Know what you can build – If you paid a certain price thinking you can build a three storey house but the zoning/permitting has a height limit of equivalent of two stories means that you really just overpaid for the land.
Contamination and flooding risks – Doing your due diligence to understand the history of the land. This is to make sure it wasn’t a rubbish tip or a dumping ground for wastes. Risks such as flood zone should be check if the land lot is located next water.
Buying land with utilities connection – This is more applicable to newly released land or greenfield development. Whilst some land look cheap, once the cost of connecting utilities such as electricity, water or sewerage can really add up. Therefore for a true apples to apples comparison amongst the option is to include the all the cost are included to make the land usable.
The right shape and limit slopes – sometimes odd shaped land can be cheaper and for a good reason. Odd shapes or sloped land are more expensive to build on so the price is taking into account the difficulty or risks of building the land.
The common theme from the points above is obvious, the long term return from land is the capital value gain. This means that the best outcome is to have the maximum among of points potential buyers want or pool of buyers. This means sometimes it makes sense to pay premium upfront if it ticks the all of the boxes above as the premium is likely to remain when you look to sell the land.
Know your exit strategy
One of the most famous adages in investing is that an investment is just a trade gone bad. So it is important to have a plan of what to do or a strategy at the onset as changing strategy after buying can be expensive.
1. Is it buying for speculation? either holding it in the short as a quick flip or long term investment in your portfolio.
2. To build a home and there is possibility of additional development profit
3. Create a rental property to hold
Risks of Invest in land
Negative Carry Asset
One of the most obvious outcome from holding vacant land is that it is a negative carry asset. This means that for the duration of when you own the land, the cost of owning the land outweighs any rent you would’ve earned.

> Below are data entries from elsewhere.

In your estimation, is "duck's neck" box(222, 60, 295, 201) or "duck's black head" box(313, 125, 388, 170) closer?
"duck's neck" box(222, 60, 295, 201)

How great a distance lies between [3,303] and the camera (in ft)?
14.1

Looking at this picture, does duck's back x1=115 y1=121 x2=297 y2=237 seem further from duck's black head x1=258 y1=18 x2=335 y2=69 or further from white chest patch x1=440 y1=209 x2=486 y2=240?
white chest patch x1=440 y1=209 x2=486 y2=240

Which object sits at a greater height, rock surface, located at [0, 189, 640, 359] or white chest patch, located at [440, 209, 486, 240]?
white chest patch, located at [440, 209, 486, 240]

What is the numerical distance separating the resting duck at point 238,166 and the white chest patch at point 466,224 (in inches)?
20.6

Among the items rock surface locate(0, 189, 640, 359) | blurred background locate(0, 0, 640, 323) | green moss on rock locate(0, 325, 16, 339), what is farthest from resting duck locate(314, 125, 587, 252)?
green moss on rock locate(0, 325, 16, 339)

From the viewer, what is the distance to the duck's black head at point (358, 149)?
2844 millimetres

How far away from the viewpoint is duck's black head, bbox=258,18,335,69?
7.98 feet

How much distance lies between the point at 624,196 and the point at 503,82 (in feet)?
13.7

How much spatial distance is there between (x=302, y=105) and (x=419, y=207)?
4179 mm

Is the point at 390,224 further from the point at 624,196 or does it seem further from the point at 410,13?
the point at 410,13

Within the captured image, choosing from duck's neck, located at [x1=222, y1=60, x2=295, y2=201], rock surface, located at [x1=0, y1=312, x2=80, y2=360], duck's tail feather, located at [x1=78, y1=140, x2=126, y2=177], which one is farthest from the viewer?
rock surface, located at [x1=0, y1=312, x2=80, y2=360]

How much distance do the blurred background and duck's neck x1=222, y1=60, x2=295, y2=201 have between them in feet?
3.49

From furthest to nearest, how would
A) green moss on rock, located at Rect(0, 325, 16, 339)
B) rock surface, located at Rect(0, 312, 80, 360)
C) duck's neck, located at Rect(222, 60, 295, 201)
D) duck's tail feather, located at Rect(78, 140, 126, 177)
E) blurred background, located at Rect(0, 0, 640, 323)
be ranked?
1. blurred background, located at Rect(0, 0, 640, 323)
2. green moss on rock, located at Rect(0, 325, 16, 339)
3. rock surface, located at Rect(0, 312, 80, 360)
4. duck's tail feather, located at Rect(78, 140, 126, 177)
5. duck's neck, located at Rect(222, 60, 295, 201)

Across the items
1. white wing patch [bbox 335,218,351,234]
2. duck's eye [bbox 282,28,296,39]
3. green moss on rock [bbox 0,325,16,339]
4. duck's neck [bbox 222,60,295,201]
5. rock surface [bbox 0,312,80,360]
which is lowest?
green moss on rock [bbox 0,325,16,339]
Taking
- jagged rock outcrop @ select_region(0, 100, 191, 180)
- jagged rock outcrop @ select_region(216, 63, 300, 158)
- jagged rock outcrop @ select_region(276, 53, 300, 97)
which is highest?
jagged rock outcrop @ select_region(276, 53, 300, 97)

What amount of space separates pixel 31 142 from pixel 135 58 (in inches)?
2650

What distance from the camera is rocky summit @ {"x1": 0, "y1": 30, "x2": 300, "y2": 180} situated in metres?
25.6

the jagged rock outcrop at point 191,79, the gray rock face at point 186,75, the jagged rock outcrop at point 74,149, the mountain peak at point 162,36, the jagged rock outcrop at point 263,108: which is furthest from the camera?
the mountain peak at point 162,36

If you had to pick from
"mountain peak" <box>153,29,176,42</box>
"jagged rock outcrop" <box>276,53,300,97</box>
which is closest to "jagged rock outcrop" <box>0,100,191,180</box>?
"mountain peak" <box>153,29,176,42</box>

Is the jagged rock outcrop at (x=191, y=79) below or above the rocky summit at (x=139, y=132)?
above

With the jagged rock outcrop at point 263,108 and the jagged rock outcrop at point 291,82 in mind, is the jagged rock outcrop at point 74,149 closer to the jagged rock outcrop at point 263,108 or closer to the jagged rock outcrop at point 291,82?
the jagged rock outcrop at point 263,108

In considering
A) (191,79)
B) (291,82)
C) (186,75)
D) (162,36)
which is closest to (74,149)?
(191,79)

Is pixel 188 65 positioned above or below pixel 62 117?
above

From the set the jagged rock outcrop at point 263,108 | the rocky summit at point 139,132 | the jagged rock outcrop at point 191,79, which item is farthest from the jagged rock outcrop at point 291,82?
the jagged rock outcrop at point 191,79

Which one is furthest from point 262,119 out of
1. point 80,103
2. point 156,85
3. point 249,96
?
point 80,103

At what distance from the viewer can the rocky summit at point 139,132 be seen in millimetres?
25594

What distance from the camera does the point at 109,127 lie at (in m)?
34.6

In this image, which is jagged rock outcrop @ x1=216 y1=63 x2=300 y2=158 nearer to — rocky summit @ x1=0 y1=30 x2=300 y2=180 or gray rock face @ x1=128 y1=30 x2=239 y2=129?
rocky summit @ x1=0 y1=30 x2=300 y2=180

There are minimal revenues sources aside from the minimal parking rent (even if any) to offset typical costs of owning land, such as land tax, interest and any costs managing the property. Contrary to popular belief, land owners should still carry landlord liability coverage in the event someone have an “accident” on your land.
Don’t be tempted investing in agricultural land
I know it is tempting to take the offer in the ads for rural land for sale under $100 000 because rural land is always so cheap. But did you know for some regions of US rural land hasn’t gone anywhere in years?
See the point above in regards to depopulation regions and the impact on capital values.
Avoid property marketers
Once you decide to buy land directly for your investment portfolio I would highly advise to do your own research in finding the right piece of land rather than relying on property marketers as their business is selling property to you rather than long term value creation.
Just remember their interest are not aligned with you and it is commonly known that in some instances they are looking to offload useless pieces which they acquired on the cheap to you. As they say the lands these marketers are pushing trading sardines and not for eating.